Useless! Lost! There came a thoughtful man
   Searching Nature’s secrets, far and deep;
   From a fissure in a rocky steep
He withdrew a stone, o’er which there ran
   Fairy pencillings, a quaint design,
   Veinings, leafage, fibres clear and fine,
   And the fern’s life lay in every line!
   So, I think, God hides some souls away,
   Sweetly to surprise us the last day.

Mary Bolles Branch

Guest art by Fatema (Twitter: @fatty_box)

The petrified fern was submitted to us by Carl Mehling, and has been published in American poetry anthologies since it was first written in 1841. This poem focuses on how time and science may uncover the worth of something, such as a “useless little fern.”

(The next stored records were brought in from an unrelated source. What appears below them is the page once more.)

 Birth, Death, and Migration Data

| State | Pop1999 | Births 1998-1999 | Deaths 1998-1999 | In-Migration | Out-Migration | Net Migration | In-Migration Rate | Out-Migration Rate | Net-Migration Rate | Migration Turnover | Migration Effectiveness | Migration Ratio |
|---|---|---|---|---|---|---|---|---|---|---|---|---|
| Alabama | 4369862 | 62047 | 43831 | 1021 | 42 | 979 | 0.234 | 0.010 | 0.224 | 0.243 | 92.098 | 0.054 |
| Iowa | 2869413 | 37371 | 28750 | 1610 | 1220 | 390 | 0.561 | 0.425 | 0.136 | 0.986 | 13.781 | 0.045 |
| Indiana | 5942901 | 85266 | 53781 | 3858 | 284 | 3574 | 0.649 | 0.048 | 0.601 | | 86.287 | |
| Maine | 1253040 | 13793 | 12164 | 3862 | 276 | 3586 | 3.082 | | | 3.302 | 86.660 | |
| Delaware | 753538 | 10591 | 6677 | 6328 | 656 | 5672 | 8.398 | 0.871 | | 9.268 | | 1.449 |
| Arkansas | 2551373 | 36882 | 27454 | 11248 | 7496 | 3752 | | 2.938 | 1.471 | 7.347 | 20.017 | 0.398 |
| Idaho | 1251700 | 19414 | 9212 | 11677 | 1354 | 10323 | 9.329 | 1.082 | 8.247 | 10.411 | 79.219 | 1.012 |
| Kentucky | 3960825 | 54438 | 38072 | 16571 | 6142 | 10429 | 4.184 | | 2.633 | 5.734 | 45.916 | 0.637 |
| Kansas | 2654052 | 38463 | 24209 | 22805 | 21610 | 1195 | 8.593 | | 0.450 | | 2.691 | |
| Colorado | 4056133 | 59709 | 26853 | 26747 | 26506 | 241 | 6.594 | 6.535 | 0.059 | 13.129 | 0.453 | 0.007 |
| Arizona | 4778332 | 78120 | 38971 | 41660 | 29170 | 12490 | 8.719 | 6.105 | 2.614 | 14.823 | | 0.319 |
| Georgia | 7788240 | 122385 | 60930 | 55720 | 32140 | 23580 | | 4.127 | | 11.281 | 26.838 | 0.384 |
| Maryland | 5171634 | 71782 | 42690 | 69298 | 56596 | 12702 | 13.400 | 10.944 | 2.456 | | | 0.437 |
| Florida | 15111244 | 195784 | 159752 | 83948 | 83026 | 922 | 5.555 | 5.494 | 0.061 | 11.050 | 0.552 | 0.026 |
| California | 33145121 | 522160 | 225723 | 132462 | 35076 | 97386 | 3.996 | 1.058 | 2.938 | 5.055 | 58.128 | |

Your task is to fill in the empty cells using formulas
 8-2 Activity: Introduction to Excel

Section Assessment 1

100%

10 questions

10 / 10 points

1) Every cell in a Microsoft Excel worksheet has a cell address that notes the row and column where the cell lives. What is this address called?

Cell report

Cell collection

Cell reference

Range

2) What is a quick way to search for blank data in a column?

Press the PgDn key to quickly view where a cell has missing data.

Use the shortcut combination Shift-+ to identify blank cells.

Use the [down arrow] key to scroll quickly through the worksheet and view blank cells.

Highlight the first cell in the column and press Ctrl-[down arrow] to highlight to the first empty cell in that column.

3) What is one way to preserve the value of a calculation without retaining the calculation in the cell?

This illustration accompanies A Petrified Fern in the anthology “Journeys Through Bookland, Vol. 7,” and was likely drawn by Helen F. Bradshaw Stevens, Edith Virden, or Frederick Grant.

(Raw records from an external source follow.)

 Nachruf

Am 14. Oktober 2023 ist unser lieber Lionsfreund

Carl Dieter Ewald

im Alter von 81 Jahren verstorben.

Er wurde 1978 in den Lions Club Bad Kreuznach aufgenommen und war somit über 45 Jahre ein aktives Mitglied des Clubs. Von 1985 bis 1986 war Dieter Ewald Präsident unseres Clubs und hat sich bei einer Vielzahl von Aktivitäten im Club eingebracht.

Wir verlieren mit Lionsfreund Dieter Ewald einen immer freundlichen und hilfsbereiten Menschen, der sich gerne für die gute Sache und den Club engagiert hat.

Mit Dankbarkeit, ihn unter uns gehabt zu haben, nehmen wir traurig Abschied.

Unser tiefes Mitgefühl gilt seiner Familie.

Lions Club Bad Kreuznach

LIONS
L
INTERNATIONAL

The natural history of this poem

Though not the first land plants, ferns were one of the most successful plants early in the history of life on land, appearing sometime in the Middle to Late Devonian Period (387 to 359 million years ago). The poem references ferns living alongside larger plants and animals through history, but says that ferns were usually small and unremarkable. However, some ferns in the past grew to massive tree-like stature, and certain fern species today, such as the Norfolk tree fern, can grow to around 20 metres in height!

The poem also discusses fossilization, making note that the little fern looks like “fairy pencil-ing” and that much of the veins, fibres and other tiny details of the fern are still visible when you look at the fossil. Plants do not contain hard parts like bones or shells, and so do not fossilize in the same ways. Instead, they are fossilized most commonly as a carbonaceuous film, where the original organic material of the plant is compressed and transformed into a coal like residue (similar in appearance to pencil writing). Often these imprints preserve very fine details, giving us a perfect image of what the fossil organism looked like even down to the cellular level in some cases.

Mary Bolles Branch

Mary Bolles Branch – by Katrin Emery. Based on only existing portrait of her.

Not much is written about Mary Lydia Bolles Branch. She lived in New London, Connecticut, from 1840-1922, and was best-known as an author of children’s books. Her most famous book was called “the Kanter girls.” She was a descendant of the rich Hempstead family, who had lived in New London since the 1640s. Mary was quite involved in her community as a member of several colonial organizations, including the Daughters of the American Revolution and the Colonial Dames. In the 1916, Mary gave a Halloween convocation speech for graduates at Connecticut College. According to the college newspaper, she told legends and stories of the history of the College to much delight and laughter. She told stories of old college pranks, Connecticut whalers, and of an “exciting” First Nations “romance,” which was more than likely reduced to stereotypes at best.

Mary’s daughter, Anna Hempstead Branch, was born in 1875 and went on to be a famous “poetess” in her own right. In 1911, Mary sold one piece of land to the the Connecticut College Arboretum, and Anna donated a second piece of land (that she’d gotten from her mother the day before) to be made into a park, named “Bolleswood” for Mary’s father.